François BOHY

Catalogue 

 Bibliographie

Matériaux, catégories, geste compositionnel et esthétique dans les quatuors à cordes de Helmut Lachenmann

Chapitre IV: Une esthétique de la résistance

L'écoute désarmée

Les modalités et le contenu des choix esthétiques de Helmut Lachenmann sont le reflet de ses préoccupations concernant l'écoute et ses modalités. Celle-ci n'est pas, pour lui, une donnée en soi, autonome, mais bien le reflet d'une pratique sociale. Elle prend donc des formes qui sont le reflet du jeu des forces à l'oeuvre dans la société, et, de même, elle évolue selon des modalités similaires. Cela signifie, en particulier, que l'écoute est sans cesse banalisée, canalisée dans des habitudes et des conventions qui en font un instrument docile de reconnaissance de ce qui est déjà connu. Ce faisant elle se détourne de sa fonction de stimulant de la pensée, et contrecarre la genèse d'un sentiment esthétique, ou plutôt, elle donne à ce qui est ressenti une apparence trompeuse.

La résistance

L'écoute doit ainsi toujours être revivifiée car "finalement, l'écoute est autre chose qu'une attention sensible à la signification, elle veut dire: entendre autrement, découvrir en soi de nouveaux sens, de nouvelles antennes, de nouvelles sensibilités; partant se rendre compte de notre propre faculté de changement et opposer celle-ci comme une résistance à l'esclavage ainsi apparu; écouter signifie: se découvrir soi-même de nouveau, et changer".

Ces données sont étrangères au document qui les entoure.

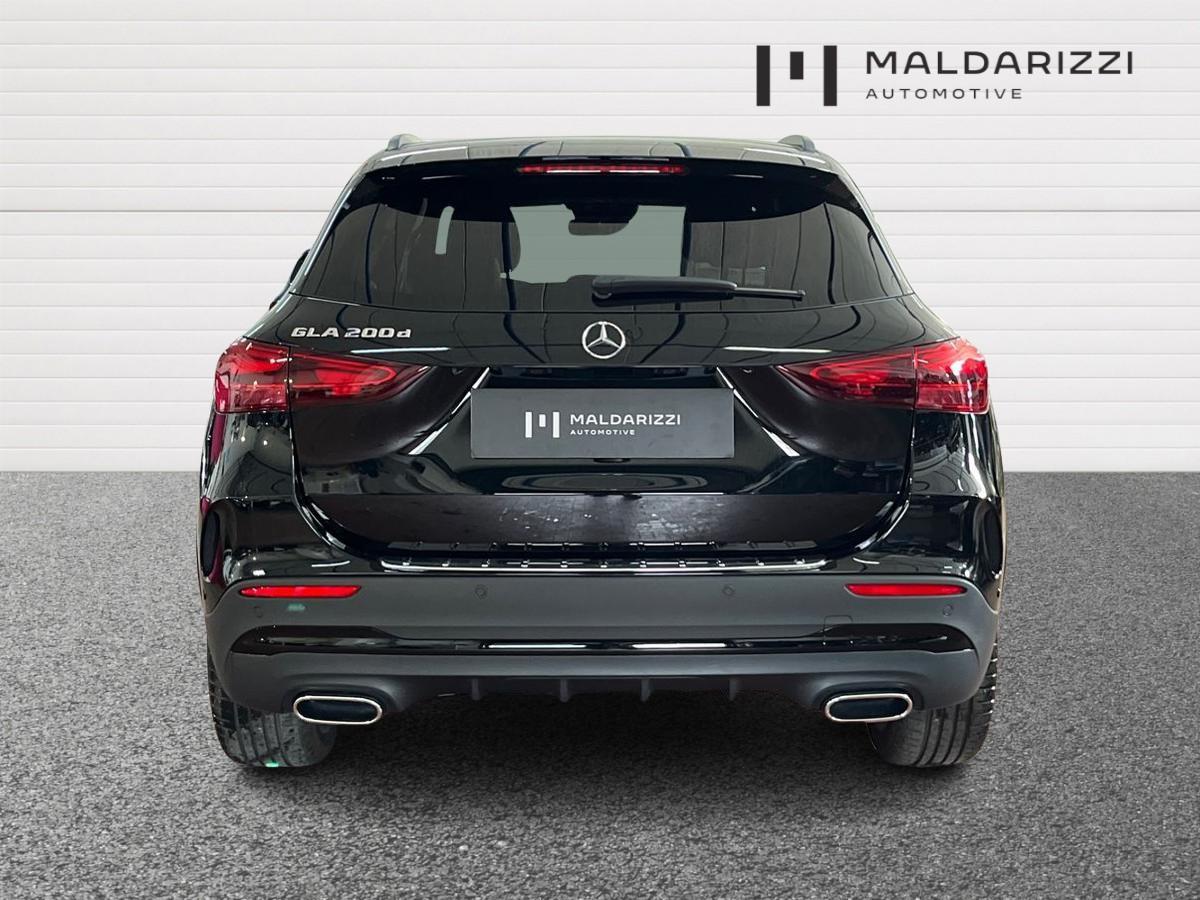 GLA 200 d AMG Line Premium Plus auto - Certified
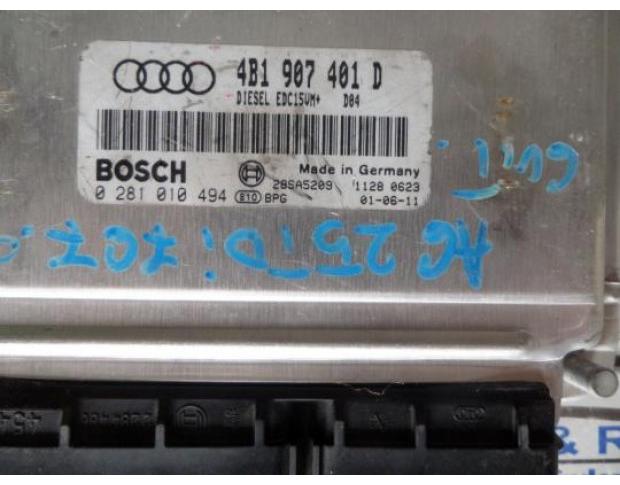 calculator motor audi a6 2.5tdi aym 4b1907401d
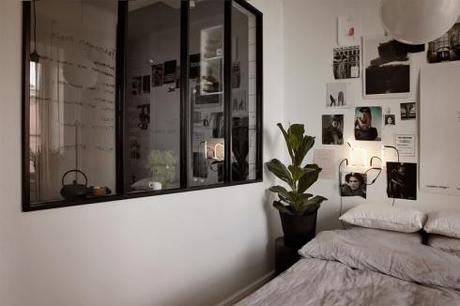 Decoración monocromática Decoración color gris 6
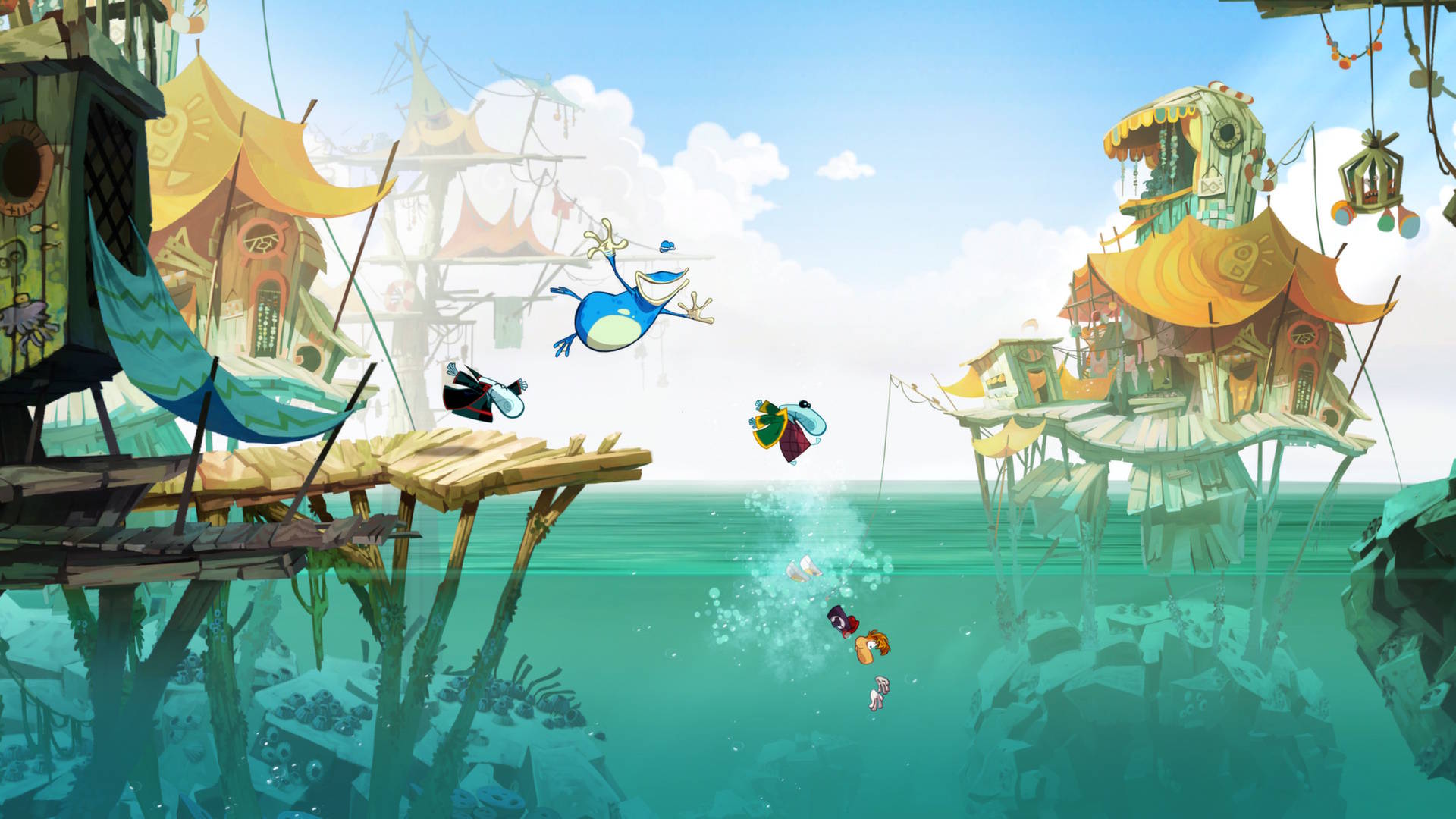 ¿Remake y remaster de Rayman? Siguen las filtraciones de Summer Game Fest ¿Remake y remaster de Rayman? Siguen las filtraciones de Summer Game Fest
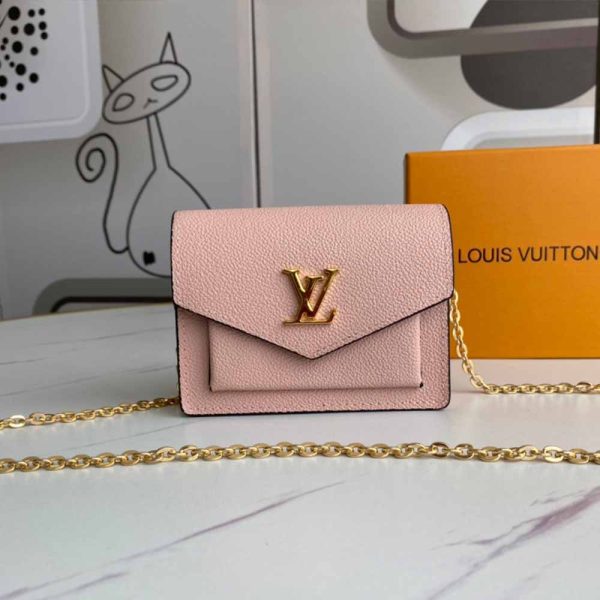 MINI MYLOCKME CHAIN POCHETTE M69183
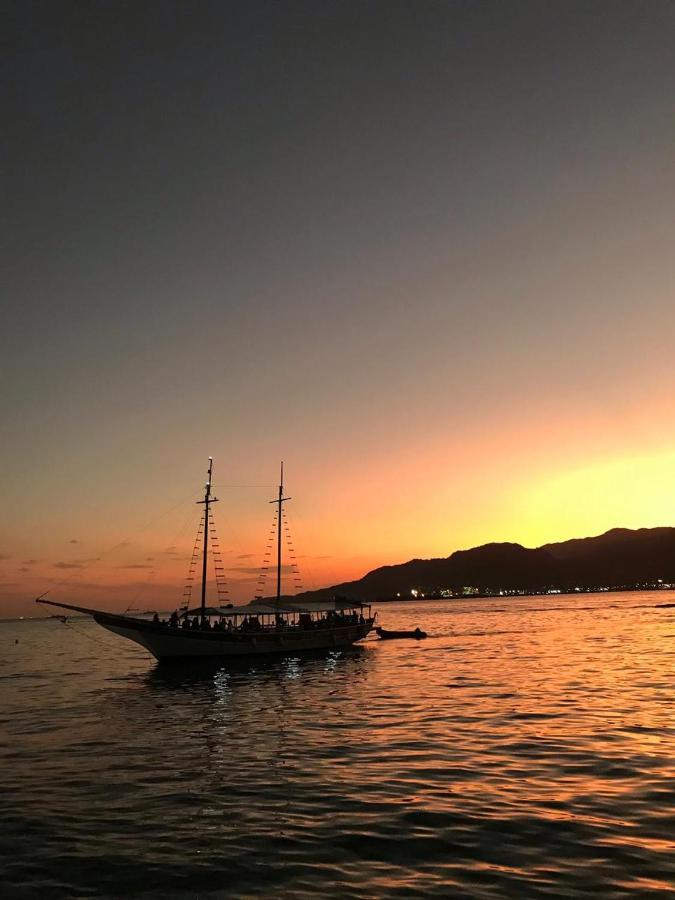 Pousada Maria Felipa Ilhabela Exteriör bild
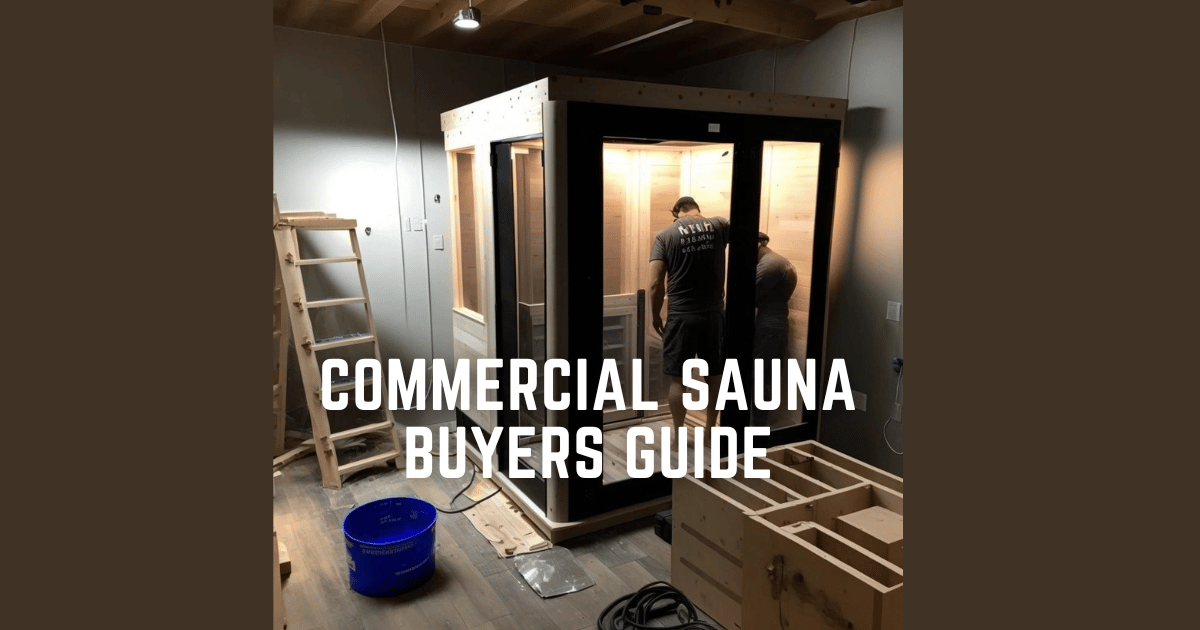 Should You Get a Sauna for Your Business? The Complete Guide to Commercial Sauna ROI, Benefits, and Setup
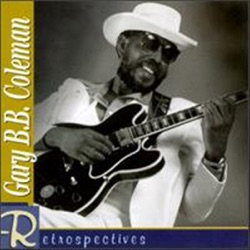 Gary B.B. Coleman - I Fell In Love On a One Night Stand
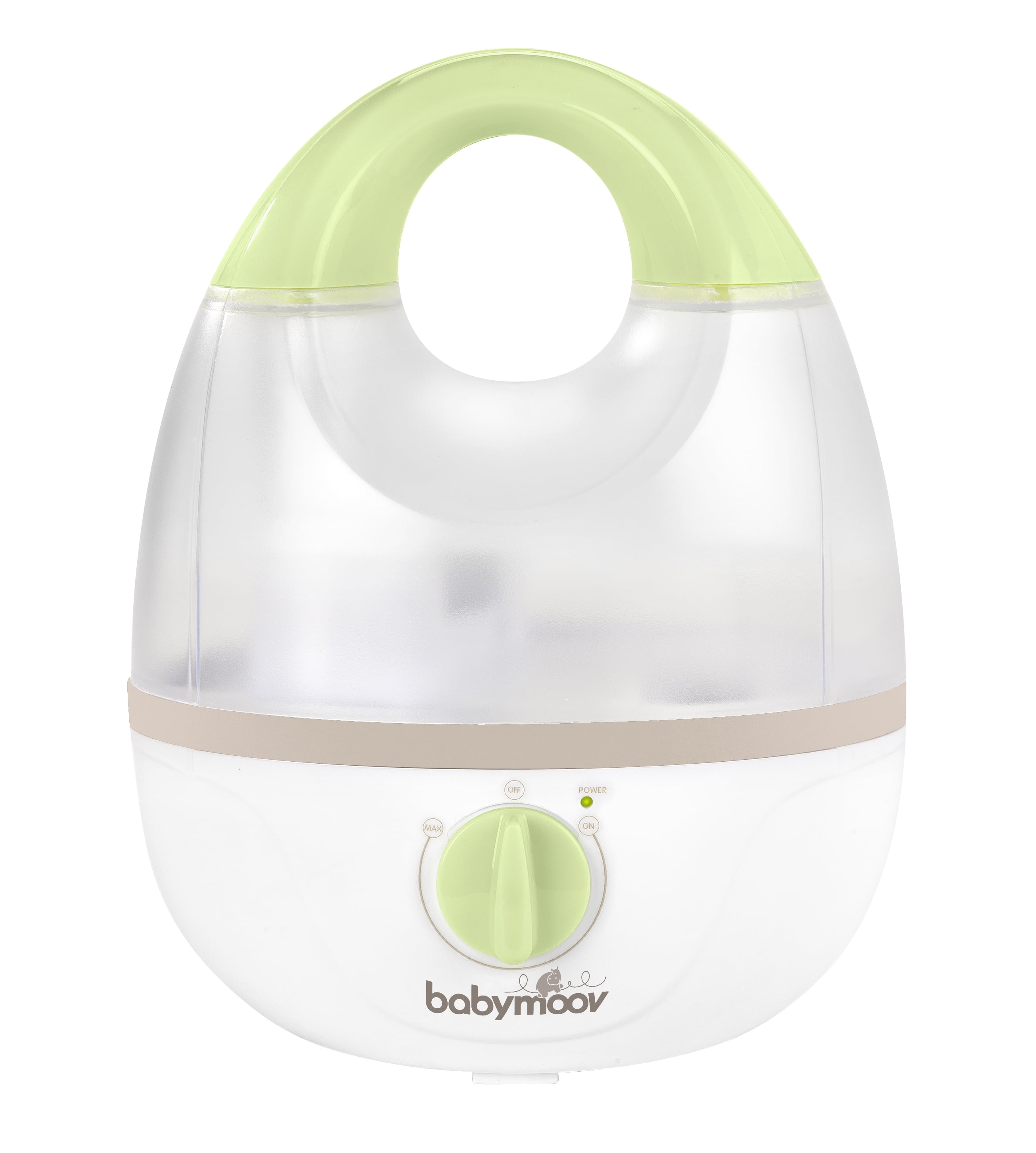 Babymoov Aquarium Humidifier Easy to Use and Clean Quiet Cool Mist Humidifier with Automatic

Nous percevons, à travers cette définition, comment le concept de résistance est central dans la pensée de Helmut Lachenmann. Face à une réalité qui reproduit, par essence, les conditions d'un nouvel esclavage, au sens d'une dépendance à des perceptions dont les déterminismes nous échappent car ils sont enfouis dans les méandres de la convention et des habitudes, il faut que le compositeur permette à l'auditeur de "rafraîchir" sa mémoire en recréant à chaque instant les conditions de son écoute. Voilà le "prix" que s'impose Helmut Lachenmann dans son projet esthétique.

Du beau comme construction et non comme déduction

L'expérience esthétique, dans ce contexte, ne peut en aucun cas être le fruit d'une déduction en référence à des critères pré-établis car "..en Europe, la musique s'est échappée de la fonction magique qui s'est maintenue dans d'autres cultures, afin de devenir objet d'attention, de recherche, de développements et par là miroir du perpétuel devenir des possibilités perceptives et sensitives de l'homme". L'expérience de l'écoute telle qu'elle est définie, n'est pas une possibilité parmi d'autres, mais bien la seule "nécessité" compte tenu du monde dans lequel nous vivons, et cette adéquation au monde de manière non pas dépendante, mais projective (prospective), est à rapprocher de la définition que donne Helmut Lachenmann de la beauté comme "refus de l'habitude". L'idée de beauté n'apparaît plus comme une donnée révélée ou l'objet d'une vocation, mais bien comme une élaboration à l'oeuvre dans la musique même. "Et il s'agit ainsi non d'une musique qui déplore le cours du monde par quelques grattements, ni qui se réfugie dans un exotisme sonore, mais d'une musique qui, au fond, rend notre perception sensible, et sensible à elle-même, à sa propre structuration. Elle tente de surcroît d'aiguiser notre esprit pour ces structures en nous et autour de nous qui font réagir la musique. Une musique, partant, qui ose l'aventure de définir encore une fois, et dans les conditions nouvelles d'une absence de langage, l'idée de beauté - avec l'espoir beethovénien que ce qui vient du coeur, le langage fît-il défaut, y retourne".